* Excerpted text
Database Backup Method and Apparatus, and Computing Device Cluster

This application is a continuation of International Application No. PCT/CN2023/130087, filed on Nov. 7, 2023, which claims priority to Chinese Patent Application No. 202310092095.3, filed on Feb. 9, 2023. The disclosures of the aforementioned applications are hereby incorporated by reference in their entireties.

The present disclosure relates to the field of database backup technologies, and in particular, to a database backup method and apparatus, and a computing device cluster.

Data in a database is stored in a non-volatile storage medium (commonly, for example, a disk, a disk array, a network storage, or a solid-state drive), and is usually stored by page. Backup is a frequently-used method for ensuring high reliability and preventing data loss and corruption in a database.

During running of a database, a page may be corrupted due to a silence error of a storage medium or the like. Currently, a method for backing up a database with a corrupted page is urgently needed.

Embodiments of the present disclosure provide a database backup method and apparatus, and a computing device cluster. Corrupted-page inspection can be performed on a first page of metadata of a data table. When the first page is corrupted, backup of the data table is skipped; or when the first page is normal, corrupted-page inspection is performed on a second page to which data in the data table belongs. When the second page is a corrupted page, the second page is backed up. In this way, a backup process of the data table has a check and failure tolerance capability.

According to a first aspect, an embodiment of the present disclosure provides a database backup method. A database includes a data table, and the method includes: performing a first corrupted-page inspection operation on a first page in the data table, to determine a first inspection result, where the first is used to record metadata of the data table; backing up the first page when the first inspection result indicates that the first page is a normal page; performing a second corrupted-page inspection operation on a second page in the data table based on the first page, to determine a second inspection result, where the second is used to record data in the data table; and backing up the second page when the second inspection result indicates that the second page is a corrupted page.

In this solution, corrupted-page inspection can be performed on the first page of the metadata of the data table. When the first page is corrupted, backup of the data table is skipped; or when the first page is normal, corrupted-page inspection is performed on the second page to which the data in the data table belongs. When the second page is a corrupted page, the second page is backed up. In this way, a backup process of the data table has a check and failure tolerance capability.

In a possible implementation, the second corrupted-page inspection operation includes: reading the second page, and checking the second page to obtain a second check result; and when the second check result is that the check fails, obtaining a first check value of the second page, where the first check value indicates content of the second page.

In a possible implementation, when second check results obtained through a plurality of consecutive second corrupted-page inspection operations are that check fails, and a first check value obtained through the last one of the plurality of consecutive second corrupted-page inspection operations is the same as a first check value obtained through a previous second corrupted-page inspection operation, the second inspection result indicates that the second page is a corrupted page.

In this solution, a failure of check on second pages obtained through a plurality of times of reading indicates that read page content is different from calculated page content, and the page remains in a state of being modified. In this case, page content obtained through any two times of reading varies. However, the first check value obtained through the last one of the plurality of consecutive second corrupted-page inspection operations being the same as a first check value obtained through any one of previous second corrupted-page inspection operations indicates that same page content is read. This may indicate that the page cannot be correctly read, and the page is corrupted.

* Required work
Update the database backup text from "In this solution, corrupted-page" up to and including "the second page.", putting "damaged-page inspection" wherever "corrupted-page inspection" occurs.

[Spatial reasoning dataset excerpts]

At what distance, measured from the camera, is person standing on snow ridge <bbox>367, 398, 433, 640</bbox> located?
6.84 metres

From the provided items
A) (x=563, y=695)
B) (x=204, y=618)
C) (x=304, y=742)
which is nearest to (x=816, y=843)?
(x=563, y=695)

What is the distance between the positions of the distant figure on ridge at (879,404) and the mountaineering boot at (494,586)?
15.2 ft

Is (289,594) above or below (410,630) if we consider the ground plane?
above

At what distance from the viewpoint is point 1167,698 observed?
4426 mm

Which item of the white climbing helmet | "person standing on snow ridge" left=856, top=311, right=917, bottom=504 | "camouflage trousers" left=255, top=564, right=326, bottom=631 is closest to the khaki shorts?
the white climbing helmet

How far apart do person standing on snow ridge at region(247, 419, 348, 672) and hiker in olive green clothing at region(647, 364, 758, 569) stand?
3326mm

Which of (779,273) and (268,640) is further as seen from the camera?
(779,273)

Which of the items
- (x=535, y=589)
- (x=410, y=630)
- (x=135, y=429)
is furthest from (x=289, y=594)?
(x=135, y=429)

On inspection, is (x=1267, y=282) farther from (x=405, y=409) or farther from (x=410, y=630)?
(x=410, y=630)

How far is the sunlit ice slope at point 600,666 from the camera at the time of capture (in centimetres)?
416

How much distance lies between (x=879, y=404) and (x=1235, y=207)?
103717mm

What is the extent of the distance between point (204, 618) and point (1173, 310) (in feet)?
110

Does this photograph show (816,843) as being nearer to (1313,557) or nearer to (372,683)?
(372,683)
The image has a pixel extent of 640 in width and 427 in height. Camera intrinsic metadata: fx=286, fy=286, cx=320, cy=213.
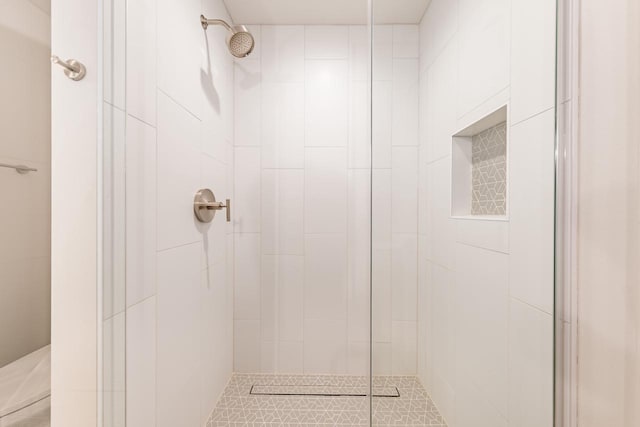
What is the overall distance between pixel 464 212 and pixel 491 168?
114 mm

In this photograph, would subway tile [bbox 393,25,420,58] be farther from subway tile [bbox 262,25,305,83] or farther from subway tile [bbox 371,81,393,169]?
subway tile [bbox 262,25,305,83]

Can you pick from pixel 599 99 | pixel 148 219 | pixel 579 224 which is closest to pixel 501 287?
pixel 579 224

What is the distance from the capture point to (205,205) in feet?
3.13

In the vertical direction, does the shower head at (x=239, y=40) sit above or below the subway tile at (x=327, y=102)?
above

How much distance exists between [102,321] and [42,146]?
377 millimetres

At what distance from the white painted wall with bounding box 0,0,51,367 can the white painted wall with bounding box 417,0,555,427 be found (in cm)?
77

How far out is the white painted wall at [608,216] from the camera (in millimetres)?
518

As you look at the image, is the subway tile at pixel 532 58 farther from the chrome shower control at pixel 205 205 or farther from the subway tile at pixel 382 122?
the chrome shower control at pixel 205 205

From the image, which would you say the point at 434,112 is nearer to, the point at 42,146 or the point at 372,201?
the point at 372,201

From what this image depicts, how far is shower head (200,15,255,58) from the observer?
909 mm

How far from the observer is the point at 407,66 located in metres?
0.68

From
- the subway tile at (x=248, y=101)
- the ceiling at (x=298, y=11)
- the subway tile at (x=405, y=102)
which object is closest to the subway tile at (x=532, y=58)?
the subway tile at (x=405, y=102)

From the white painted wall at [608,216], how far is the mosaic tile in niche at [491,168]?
0.15m

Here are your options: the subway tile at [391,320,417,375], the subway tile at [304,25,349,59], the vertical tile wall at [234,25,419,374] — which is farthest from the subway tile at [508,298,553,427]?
the subway tile at [304,25,349,59]
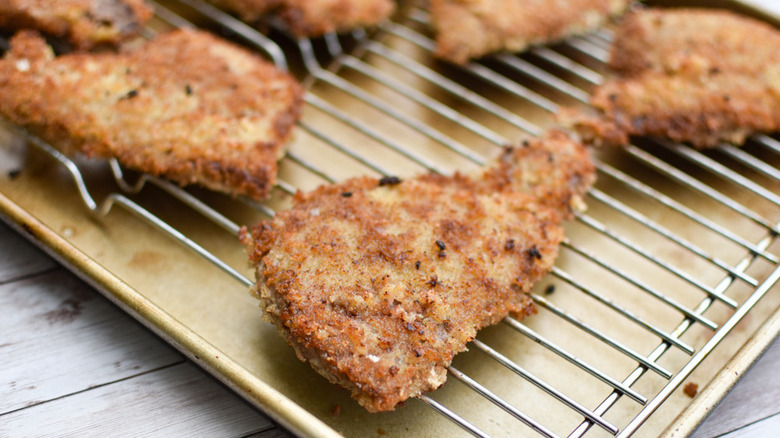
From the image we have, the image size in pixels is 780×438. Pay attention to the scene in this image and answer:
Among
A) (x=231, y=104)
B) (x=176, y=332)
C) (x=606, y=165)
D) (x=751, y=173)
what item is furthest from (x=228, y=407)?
(x=751, y=173)

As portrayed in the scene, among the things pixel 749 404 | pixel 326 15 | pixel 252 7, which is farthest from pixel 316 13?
pixel 749 404

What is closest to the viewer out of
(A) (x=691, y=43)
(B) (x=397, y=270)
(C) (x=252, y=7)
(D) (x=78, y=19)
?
Result: (B) (x=397, y=270)

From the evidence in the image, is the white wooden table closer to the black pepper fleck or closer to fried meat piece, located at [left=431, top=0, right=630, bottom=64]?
the black pepper fleck

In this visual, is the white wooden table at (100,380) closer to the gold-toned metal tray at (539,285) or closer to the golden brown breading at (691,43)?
the gold-toned metal tray at (539,285)

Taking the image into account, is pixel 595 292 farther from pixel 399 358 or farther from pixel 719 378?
pixel 399 358

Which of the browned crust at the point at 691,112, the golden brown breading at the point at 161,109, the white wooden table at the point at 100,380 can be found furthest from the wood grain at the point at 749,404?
the golden brown breading at the point at 161,109

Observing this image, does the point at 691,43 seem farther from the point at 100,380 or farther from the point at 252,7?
the point at 100,380

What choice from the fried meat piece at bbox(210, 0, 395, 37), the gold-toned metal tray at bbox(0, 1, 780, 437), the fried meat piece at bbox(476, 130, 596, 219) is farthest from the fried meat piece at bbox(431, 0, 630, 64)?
the fried meat piece at bbox(476, 130, 596, 219)
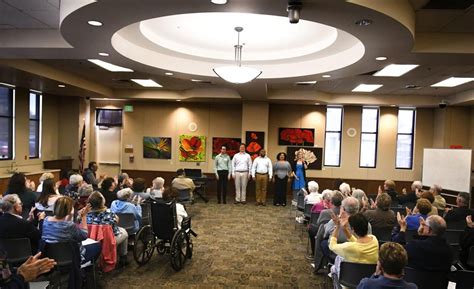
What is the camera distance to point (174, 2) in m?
3.25

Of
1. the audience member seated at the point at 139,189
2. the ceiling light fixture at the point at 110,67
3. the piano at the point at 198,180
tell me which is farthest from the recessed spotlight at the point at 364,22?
the piano at the point at 198,180

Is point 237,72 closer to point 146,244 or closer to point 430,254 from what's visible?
point 146,244

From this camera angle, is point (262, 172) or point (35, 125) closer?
point (262, 172)

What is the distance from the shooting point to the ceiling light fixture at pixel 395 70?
21.0 ft

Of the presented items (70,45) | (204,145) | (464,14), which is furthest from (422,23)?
(204,145)

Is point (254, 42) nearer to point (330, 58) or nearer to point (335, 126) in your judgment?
point (330, 58)

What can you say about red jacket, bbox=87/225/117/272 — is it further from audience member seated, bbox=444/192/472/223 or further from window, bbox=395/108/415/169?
window, bbox=395/108/415/169

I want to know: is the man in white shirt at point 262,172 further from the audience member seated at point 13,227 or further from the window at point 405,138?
the audience member seated at point 13,227

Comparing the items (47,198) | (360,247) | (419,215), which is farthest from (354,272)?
(47,198)

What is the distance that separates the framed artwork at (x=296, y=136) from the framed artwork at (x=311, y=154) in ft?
0.87

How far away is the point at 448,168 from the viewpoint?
9.38 m

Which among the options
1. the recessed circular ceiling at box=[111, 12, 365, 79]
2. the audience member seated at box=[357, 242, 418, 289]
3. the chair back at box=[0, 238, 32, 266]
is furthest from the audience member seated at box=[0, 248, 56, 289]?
the recessed circular ceiling at box=[111, 12, 365, 79]

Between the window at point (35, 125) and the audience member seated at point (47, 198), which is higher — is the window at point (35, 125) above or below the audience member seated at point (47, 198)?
above

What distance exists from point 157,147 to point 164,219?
24.2ft
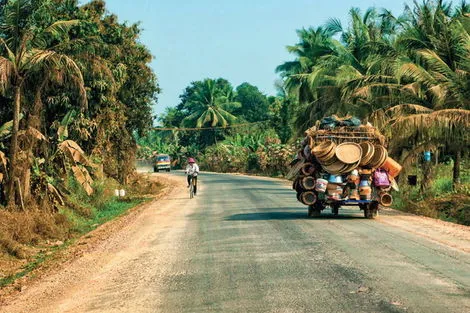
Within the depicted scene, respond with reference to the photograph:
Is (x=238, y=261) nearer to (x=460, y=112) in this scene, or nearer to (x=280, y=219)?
(x=280, y=219)

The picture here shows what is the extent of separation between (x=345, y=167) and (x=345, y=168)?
3 cm

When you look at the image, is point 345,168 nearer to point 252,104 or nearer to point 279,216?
point 279,216

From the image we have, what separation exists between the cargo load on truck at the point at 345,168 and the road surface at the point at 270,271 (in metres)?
0.70

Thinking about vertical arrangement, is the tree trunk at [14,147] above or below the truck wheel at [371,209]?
above

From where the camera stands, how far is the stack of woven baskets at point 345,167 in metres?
18.5

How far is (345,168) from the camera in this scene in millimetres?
18422

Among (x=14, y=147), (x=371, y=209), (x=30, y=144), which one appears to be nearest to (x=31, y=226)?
(x=14, y=147)

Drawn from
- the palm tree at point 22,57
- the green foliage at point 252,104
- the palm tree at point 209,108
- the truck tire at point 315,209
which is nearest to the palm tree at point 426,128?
the truck tire at point 315,209

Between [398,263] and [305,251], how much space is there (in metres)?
1.98

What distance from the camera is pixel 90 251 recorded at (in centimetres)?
1530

* The reply
In this solution, damaged-page inspection can be performed on the first page of the metadata of the data table. When the first page is corrupted, backup of the data table is skipped; or when the first page is normal, damaged-page inspection is performed on the second page to which the data in the data table belongs. When the second page is a corrupted page, the second page is backed up. In this way, a backup process of the data table has a check and failure tolerance capability.

In a possible implementation, the second damaged-page inspection operation includes: reading the second page, and checking the second page to obtain a second check result; and when the second check result is that the check fails, obtaining a first check value of the second page, where the first check value indicates content of the second page.